Cendekiawan Berdedikasi ”Kompas” tahun 2015 ini memilih kehidupan yang sunyi. Ia memilih dua jalan sunyi: mengabdi pada dunia keilmuan di kampus dan memberi pencerahan dalam lingkungan umat Islam.
Oleh
Redaksi
·2 menit baca
KOMPAS/YUNIADHI AGUNG
Pemimpin Umum Harian Kompas Jakob Oetama bersalaman dengan para penerima penghargaan Cendekiawan Berdedikasi 2015, yakni (dari kiri ke kanan) Yudi Latif, A Prasetyantoko, Sri Moertiningsih Adioetomo, dan Azyumardi Azra, di Jakarta, 25 Juni 2015.

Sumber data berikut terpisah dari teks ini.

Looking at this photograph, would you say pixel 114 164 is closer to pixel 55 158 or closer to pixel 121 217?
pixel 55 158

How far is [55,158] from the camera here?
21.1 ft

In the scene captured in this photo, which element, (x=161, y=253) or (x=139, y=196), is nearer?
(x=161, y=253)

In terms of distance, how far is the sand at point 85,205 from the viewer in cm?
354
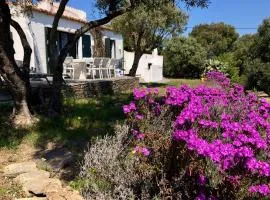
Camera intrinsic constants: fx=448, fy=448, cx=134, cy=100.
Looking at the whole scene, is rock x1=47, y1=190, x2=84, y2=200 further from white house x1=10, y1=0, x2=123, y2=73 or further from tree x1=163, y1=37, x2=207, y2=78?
tree x1=163, y1=37, x2=207, y2=78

Setelah Prof Dr Ahmad Syafii Maarif berpulang 27 Mei 2022 di Yogyakarta, cendekiawan Prof Dr Azyumardi Azra CBE berpulang pada Minggu, 18 September 2022.
Dalam kurun waktu empat bulan, bangsa ini kehilangan dua guru bangsa. Guru bangsa yang sangat mencintai negeri ini. Guru bangsa yang sama-sama mempunyai karakter kuat. Kekuatan karakter inilah yang melekat pada sosok Prof Azyumardi, ilmuwan kelahiran Padang Pariaman, Sumatera Barat, 4 Maret 1955.
Kedua sosok itu adalah ”muazin” bangsa. Sosok yang selalu berseru-seru menyuarakan kebaikan. Berseru bukan untuk kepentingan dirinya atau kepentingan golongannya, melainkan untuk kepentingan negara bangsa. Buya Syafii dan Prof Azyumardi menyusul KH Abdurrahman Wahid (Gus Dur) serta Nurcholish Madjid (Cak Nur) yang telah mendahului kita semua. Mereka adalah sosok-sosok pencerah bangsa ini.
Azyumardi Azra, Guru Besar Ilmu Sejarah dari Universitas Columbia, adalah intelektual paripurna. Sejak tahun 2022, masyarakat pers mendaulat Azyumardi sebagai Ketua Dewan Pers. Ia diharapkan bisa menjadi benteng atas ancaman kebebasan pers dan independensi pers di tengah kian menguatnya kepentingan politik menjelang tahun 2024 serta penguasaan kelompok teknologi global.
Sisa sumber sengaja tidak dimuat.